# Geometry, Types of Geometry

 Geometry can be defined as the branch of math which deals with the relations and properties of point, line and solids. In Greek, the word geometry ' 'Geo' stands for earth and 'metry' stands for measurement. Euclid is known as the 'Father of Geometry'. The geometry was developed for measuring areas and calculating distance.

## Main Categories and Divisions of Geometry

The 2 main categories of geometry are,

1. Plane Geometry: Plane geometry deals with 2-dimensional shapes which includes lines, triangles and circles. In 2-dimensional pictures we'll be able to see only x-axis and y-axis but not the z-axis. Below you may see some of the examples of 2-dimensional shapes.

2. Solid Geometry or 3-Dimensional Shapes: Solid geometry deals with 3-dimensional shapes which includes cone, sphere and cube. In 3-dimensional pictures we'll be able to see all 3 sides on an objects namely, x-axis, y-axis and z-axis. Below you may see some of the examples of 3-dimensional shapes.

## Types of Geometry

• Euclidean Geometry: The Euclidean geometry helps us study about Euclidean geometry like flat surfaces etc. With the help of Euclidean geometry we can learn finding the circumference of a circle, area of circle etc. With it we get the popular 'Pythagoras theorem'.

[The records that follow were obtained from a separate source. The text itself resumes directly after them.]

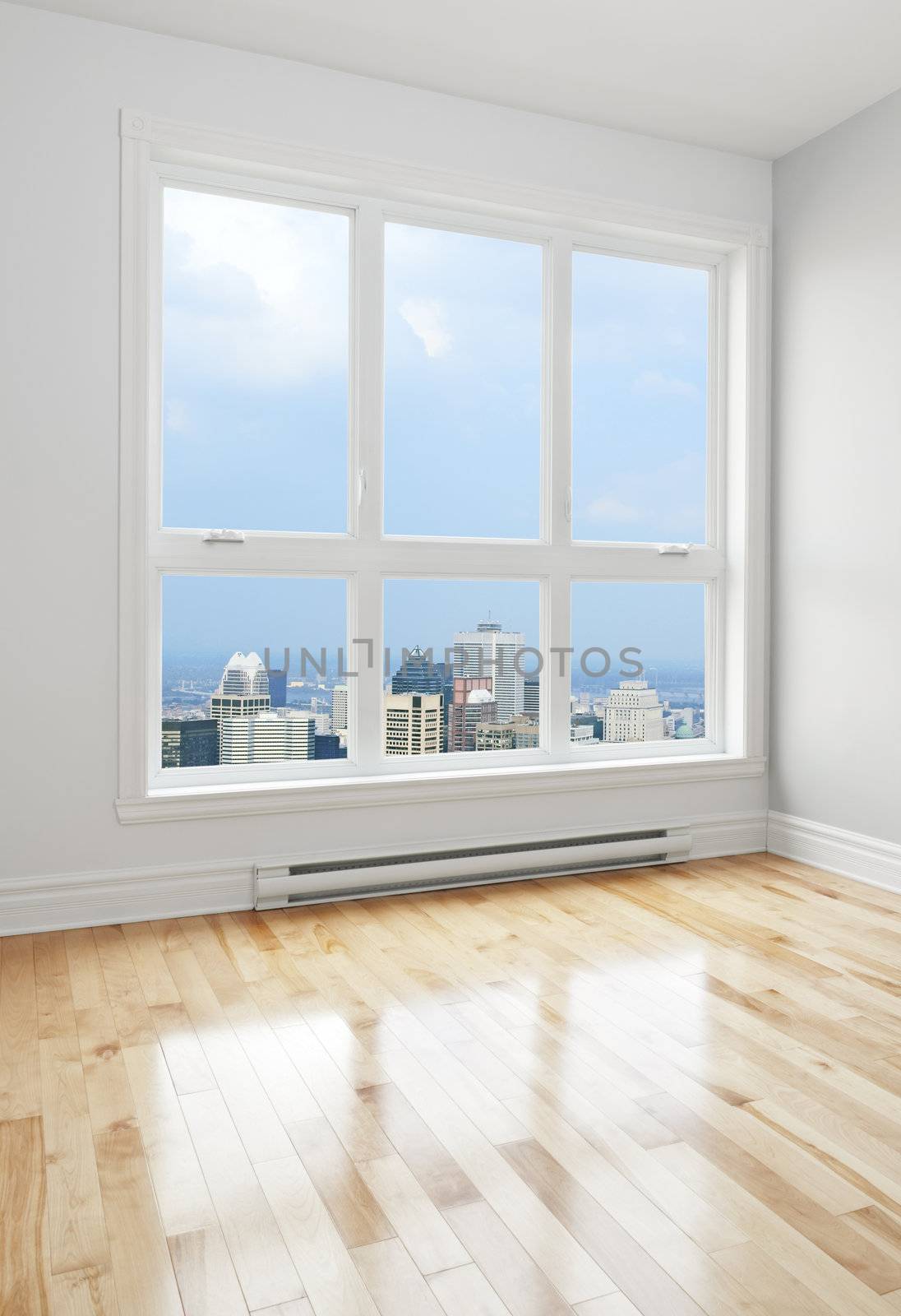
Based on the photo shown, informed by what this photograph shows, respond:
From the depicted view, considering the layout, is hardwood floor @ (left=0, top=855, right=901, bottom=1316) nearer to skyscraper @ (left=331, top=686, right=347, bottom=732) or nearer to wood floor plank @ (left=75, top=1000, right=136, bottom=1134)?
wood floor plank @ (left=75, top=1000, right=136, bottom=1134)

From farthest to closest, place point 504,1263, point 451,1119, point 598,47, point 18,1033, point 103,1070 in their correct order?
point 598,47
point 18,1033
point 103,1070
point 451,1119
point 504,1263

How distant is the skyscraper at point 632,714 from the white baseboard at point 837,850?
0.67 meters

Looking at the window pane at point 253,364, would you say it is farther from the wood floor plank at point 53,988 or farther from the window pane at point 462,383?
the wood floor plank at point 53,988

• Riemannian Geometry: The Riemannian geometry primarily helps us to study the curved surface like sphere, which is not a flat surface but a curved surface.

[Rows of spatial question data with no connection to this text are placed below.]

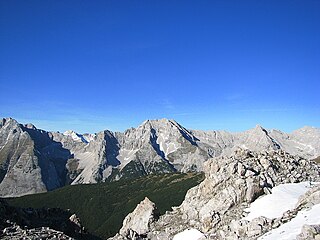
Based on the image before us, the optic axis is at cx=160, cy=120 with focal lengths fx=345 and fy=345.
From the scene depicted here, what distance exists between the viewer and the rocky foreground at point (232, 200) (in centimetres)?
4516

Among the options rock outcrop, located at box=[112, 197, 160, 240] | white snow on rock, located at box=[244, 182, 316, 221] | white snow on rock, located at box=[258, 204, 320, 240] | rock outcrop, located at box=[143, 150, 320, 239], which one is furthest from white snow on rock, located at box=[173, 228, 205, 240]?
white snow on rock, located at box=[258, 204, 320, 240]

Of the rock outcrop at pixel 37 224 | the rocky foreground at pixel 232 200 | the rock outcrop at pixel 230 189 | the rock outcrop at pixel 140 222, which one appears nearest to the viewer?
the rock outcrop at pixel 37 224

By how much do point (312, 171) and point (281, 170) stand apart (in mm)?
6254

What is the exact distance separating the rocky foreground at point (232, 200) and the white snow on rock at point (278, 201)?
111 cm

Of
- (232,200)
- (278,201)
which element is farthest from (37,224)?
(278,201)

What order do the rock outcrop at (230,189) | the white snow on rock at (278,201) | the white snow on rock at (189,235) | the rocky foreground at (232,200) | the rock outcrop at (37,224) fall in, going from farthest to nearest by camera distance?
the white snow on rock at (189,235) → the rock outcrop at (230,189) → the white snow on rock at (278,201) → the rocky foreground at (232,200) → the rock outcrop at (37,224)

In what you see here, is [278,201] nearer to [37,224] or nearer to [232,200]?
[232,200]

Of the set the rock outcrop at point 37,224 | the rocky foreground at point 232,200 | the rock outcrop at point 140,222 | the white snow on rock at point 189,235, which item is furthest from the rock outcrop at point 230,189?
the rock outcrop at point 37,224

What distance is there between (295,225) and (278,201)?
13.9 m

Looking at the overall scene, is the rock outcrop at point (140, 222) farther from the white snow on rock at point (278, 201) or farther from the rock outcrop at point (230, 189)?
the white snow on rock at point (278, 201)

• Gravitational Lensing: Our universe can be identified as a 3 dimensional space. Just about the earth the cosmos appears roughly like 3 dimensional Euclidian space. Still, near very big black holes and stars the space is curved and flexed. The Hubble scope has detected points in space that hold more than one minimum geodesic to the telescope. These are known as gravitational lensing. The measure that space is curved could be approximated by applying theorems from Riemannian geometry and measures taken by astronomer. Physicists think that the curve of space is associated to the gravitational area of a star, as per partial derivative equation known as Albert Einstein Equation. So using the outcomes from the theorems in Riemannian geometry they could approximate the mass of the stars or black holes which drives the Gravitational lensing.
Normally, any math construction that has notion of curve would fall under the geometry. Some of these would include,

• Differential Geometry: This is the natural extension of linear algebra and calculus and it is simply called as 'Vector Calculus'.

• Symplectic Geometry: Symplectic geometry helps in evolution of simple mechanical operations as well as theoretical aspects of physics.

• Semi Riemannian Geometry: This is a 4-dimensional geometry where Albert Einstein applied in the discoveries our cosmos.

• Algebraic Geometry: Algebraic geometry is used in polynomial equations and many difficult problems in number sense.